- Task requirements -
Copy the listing below word for word, leaving out the pictures.

- Listed entries -
━━━━━━━━━━━━━━━━━━━━
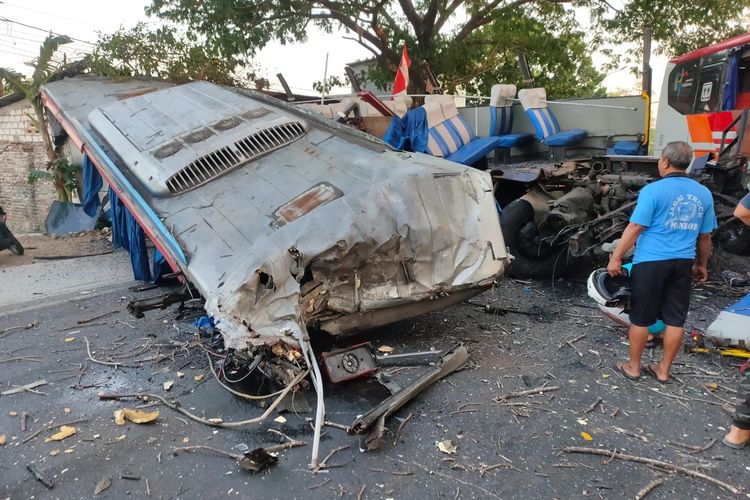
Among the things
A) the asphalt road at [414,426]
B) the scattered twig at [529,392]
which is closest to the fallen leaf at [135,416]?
the asphalt road at [414,426]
━━━━━━━━━━━━━━━━━━━━
- Answer to this problem -
Among the things
A) the asphalt road at [414,426]
B) the scattered twig at [529,392]
which is closest to the fallen leaf at [135,416]?
the asphalt road at [414,426]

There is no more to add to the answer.